Microsoft Unicode Article Review

John Tisdale Thu, 05 Aug 2004 14:49:31 -0700

I’m in the early stages of writing an article for Microsoft for publication on Developing Multilingual Web Sites. I want to include a brief overview of Unicode. I must say that I read a lot of contradictory information on the topic online from various sources. I’ve done my best to differentiate fact from fiction so that I can provide readers with an accurate introduction to the topic.

I would really appreciate some review of the following segment of the article (in first draft form) for accuracy. Any technical corrections or general enhancements that anyone may wish to offer would be much appreciated.

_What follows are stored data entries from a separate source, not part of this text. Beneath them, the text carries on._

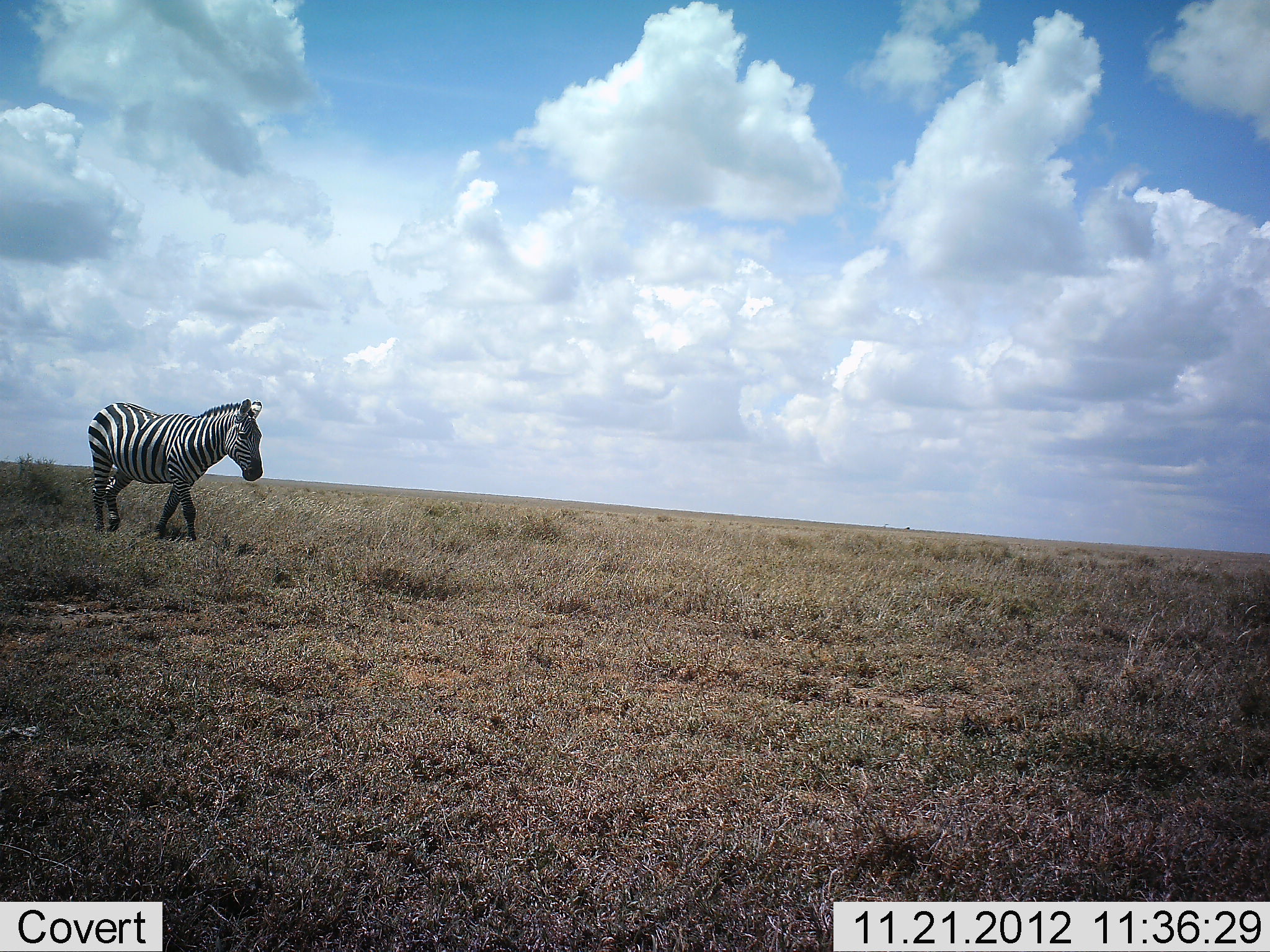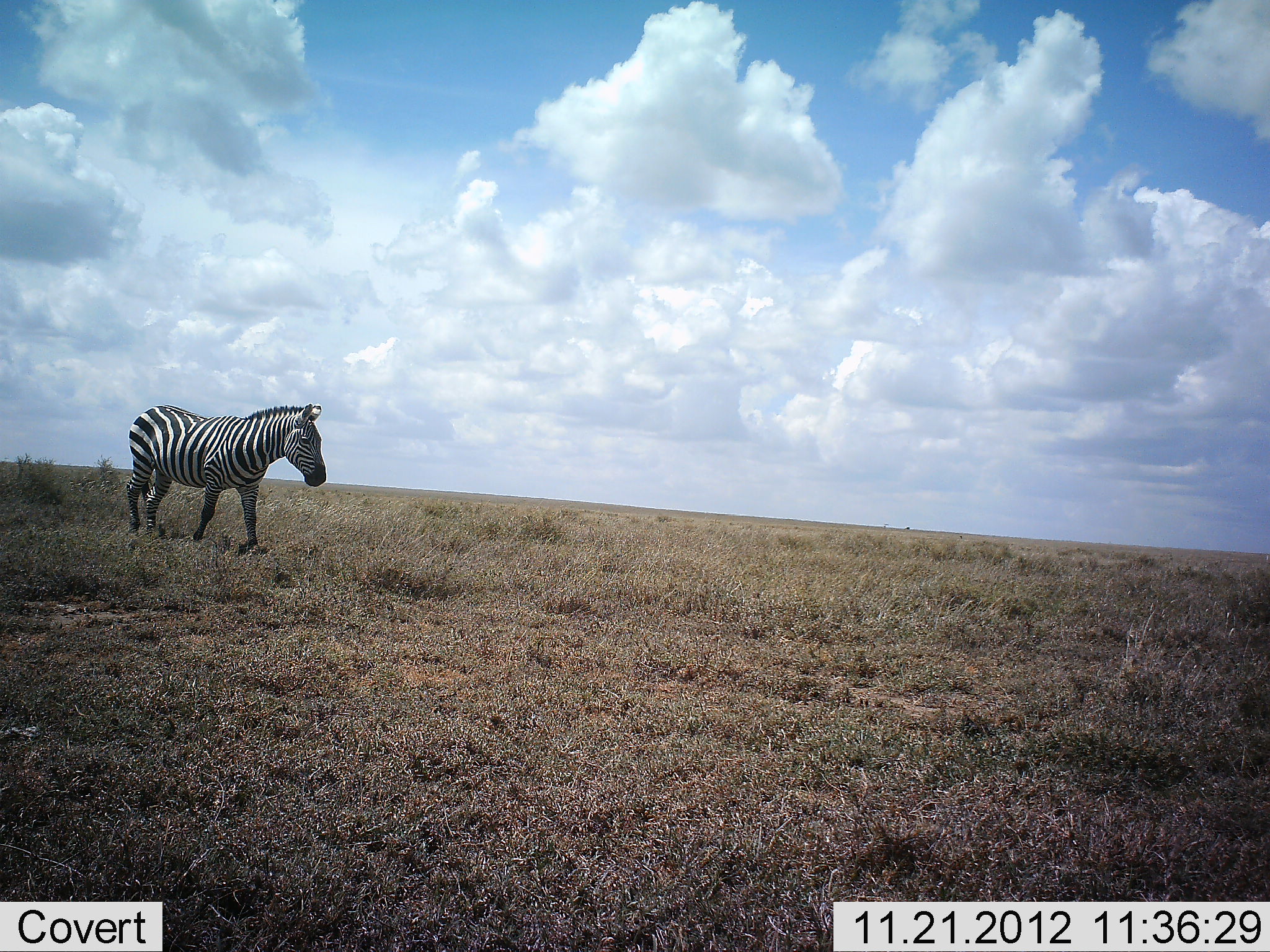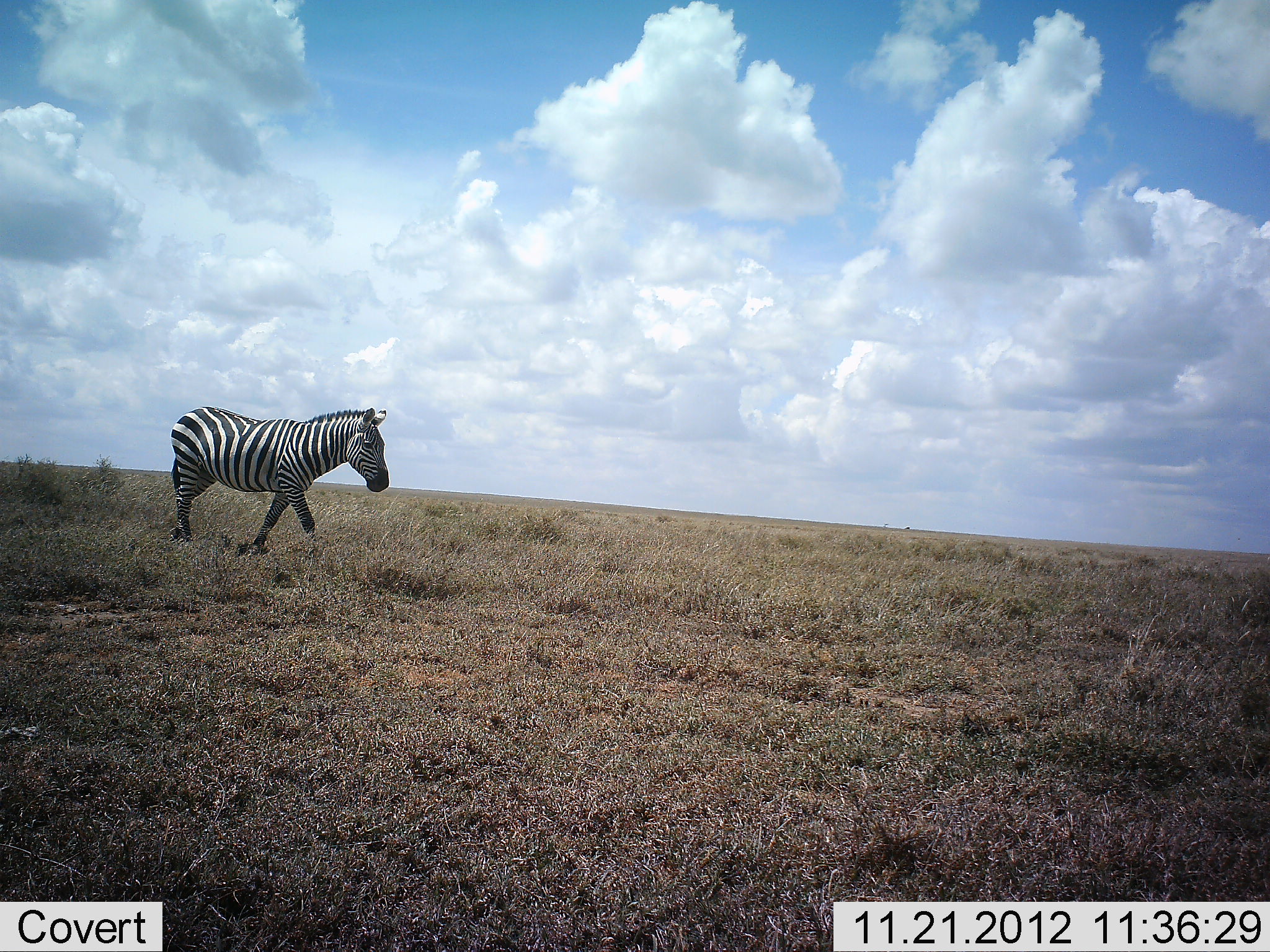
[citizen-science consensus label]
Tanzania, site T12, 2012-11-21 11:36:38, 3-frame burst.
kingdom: Animalia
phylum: Chordata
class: Mammalia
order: Perissodactyla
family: Equidae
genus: Equus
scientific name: Equus quagga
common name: plains zebra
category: zebra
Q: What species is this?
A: Zebra (plains zebra) (Equus quagga).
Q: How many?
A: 1.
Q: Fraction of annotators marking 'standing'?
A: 10%.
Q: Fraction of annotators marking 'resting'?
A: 0%.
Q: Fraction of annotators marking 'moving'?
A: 100%.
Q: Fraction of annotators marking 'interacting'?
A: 0%.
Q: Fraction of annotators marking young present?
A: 0%.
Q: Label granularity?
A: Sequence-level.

Please be gentle in dispensing criticism as this is just a starting point.

Feel free to respond directly to me at [EMAIL PROTECTED] (as this topic probably doesn’t warrant group discussion and bandwidth).

Thanks very much, John

Unicode Fundamentals

For our discussion, there are two fundamental terms with which you must be familiar. First, a character set or character repertoire is an organized collection of characters (the term character set is more common but character repertoire is more technically correct, as is coded character set). Second, an encoding scheme is a system for representing those characters in a computing environment. Distinguishing between these two terms is crucial to understanding how to leverage the benefits of Unicode.

Before Unicode, the majority of character sets contained only those characters needed by a single language or a small group of associated languages (such as iso-8859-2 which contains characters used in various European languages). The popularization of the Internet elevated the need for a more universal character set.

In 1989, the International Organization for Standardization (ISO) published the first draft of a character set standard that supported a broad range of languages. It was called the ISO/IEC 10646 standard or the Universal Multiple-Octet Coded Character Set (commonly referred to as the Universal Character Set or UCS).

Around the same time, a group of manufacturers in the U.S. formed the Unicode Consortium with a similar goal of creating a broad multilingual character set standard. The result of their work was the formation of the Unicode Standard. Since the early releases of these two standards, both groups have worked together closely to ensure compatibility between their standards. For details on the development of these standards, see http://www.unicode.org/versions/Unicode4.0.0/appC.pdf.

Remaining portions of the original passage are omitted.